Monday: No school, professional development day for yours truly

Tuesday: Complete any assignments from last week. You should have started a blog, chosen a theme, added a personal posting page, looked over widgets you’d like to add and posted your TED reflection with a link to the video.
Today you should also begin drafting a bio for your About page. In your bio, tell a bit about yourself, but please avoid using your last name or where you live. You might also include that this blog is part of a class assignment and what you plan to do with it. You could also include short-term and long-term goals and your particular interests. Draft in Gdocs, seek peer edits, then feedback from me before you post it on the blog. Consider a photo to post on the page as well. You may use one you already have or make use of our news lab cameras.

Wednesday: Read the following article, “How is Digital Writing Making Kids Smarter?” It is loaded with additional links to more information.
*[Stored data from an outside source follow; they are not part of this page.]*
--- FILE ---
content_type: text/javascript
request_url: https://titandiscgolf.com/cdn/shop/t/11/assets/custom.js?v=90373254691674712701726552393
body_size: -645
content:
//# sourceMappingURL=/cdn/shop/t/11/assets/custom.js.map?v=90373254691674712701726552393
Click on some of these and read further – your choice as to which you read. Write a summary/reflection on the “Digital Writing” article and include information from one or two of the other articles. Draft in Gdocs, seek peer edits, then feedback from me before you post on the blog. Use these guiding questions to help you write your reflection.

Thursday: Continue working on your “Digital Writing” reflection.
Write a personal post this week on a topic of your choice. I still advise drafting in Gdocs, seeking peer edits before posting. Try using an original photo, drawing or creation in PhotoShop.
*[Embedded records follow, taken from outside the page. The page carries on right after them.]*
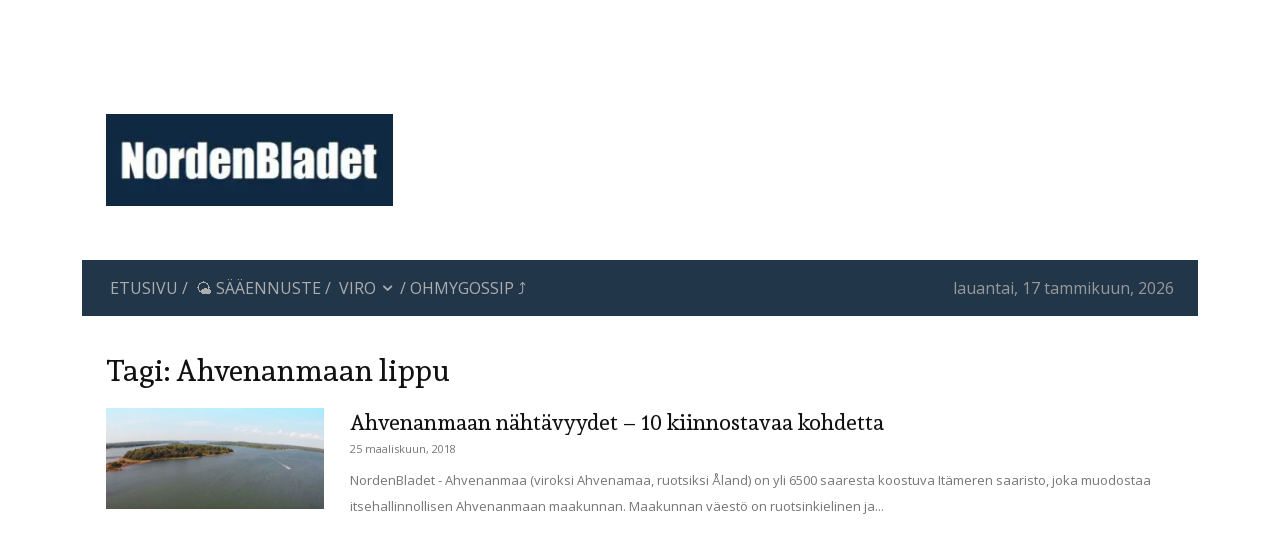

--- FILE ---
content_type: text/html; charset=utf-8
request_url: https://www.google.com/recaptcha/api2/aframe
body_size: 259
content:
<!DOCTYPE HTML><html><head><meta http-equiv="content-type" content="text/html; charset=UTF-8"></head><body><script nonce="uklYGi7920ZRRu5geFsxqw">/** Anti-fraud and anti-abuse applications only. See google.com/recaptcha */ try{var clients={'sodar':'https://pagead2.googlesyndication.com/pagead/sodar?'};window.addEventListener("message",function(a){try{if(a.source===window.parent){var b=JSON.parse(a.data);var c=clients[b['id']];if(c){var d=document.createElement('img');d.src=c+b['params']+'&rc='+(localStorage.getItem("rc::a")?sessionStorage.getItem("rc::b"):"");window.document.body.appendChild(d);sessionStorage.setItem("rc::e",parseInt(sessionStorage.getItem("rc::e")||0)+1);localStorage.setItem("rc::h",'1768624240345');}}}catch(b){}});window.parent.postMessage("_grecaptcha_ready", "*");}catch(b){}</script></body></html>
Friday: To be completed by today:
Blog with TED reflection post, “Digital Writing” post on homepage
At least one personal post on personal public post page
About Me bio posted on About page

Week 2 of DigiComm

Jan. 13, 2014

Time to get our blog on. We’ll discuss a little of the history and evolution of blogs this week, as well as what we will do with blogs in this class . While it’s always subject to change, here’s the plan for this week:

Monday: Finish up TED reflections and do peer edits. The idea is to “share” your reflection piece with the person below your name in the contact list (shared with you last week). If that’s not doable due to that person not being ready, you’ll ask the next person. If you’re caught up, please help by editing for someone else.

Tuesday: Take a look at feedback from me on your reflections and polish as needed. Because you will not retain readers with copy that is not written in Standard American English, exceptions made for voice, it is very important that your work is as polished as it can be before it goes live on your blog.
With remaining time, look at existing blogs for examples of what you like and don’t like. A good place to start is WordPress. Depending on who you follow on Twitter, you may find links to blogs there or on Pinterest.
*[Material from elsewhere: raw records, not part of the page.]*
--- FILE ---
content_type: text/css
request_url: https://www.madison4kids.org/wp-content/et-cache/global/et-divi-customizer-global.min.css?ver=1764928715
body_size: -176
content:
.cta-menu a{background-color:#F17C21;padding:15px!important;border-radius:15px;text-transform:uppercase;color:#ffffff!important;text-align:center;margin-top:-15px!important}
Wednesday: We’ll have an Introduction to Blogging presentation. You will begin your exploration of blogs in earnest, settling on three or four to examine more closely for a comparison assignment.

Thursday, Friday: Begin setting up blogs per instructions to be posted on projects page, as soon as I figure out parent/child pages on WordPress. Until then, use the GoogleDoc I created and linked.

Be careful not to get behind. I am teaching and assigning to the mid-level student. Some of you are more advanced in technology and writing and will finish projects sooner. Some of you may struggle with either technology or writing or both. These struggles may be compounded by absences.

If you stay ahead, challenge yourself to do more, make your assignments more complex, and help your peers out when there is time. If you fall behind, catch up at home, stay after class for a bit of your lunch period, make arrangements to come in after school or at the end of a class when you have finished other work. I’ll work with you as much as I can. If you get overwhelmed, talk to me.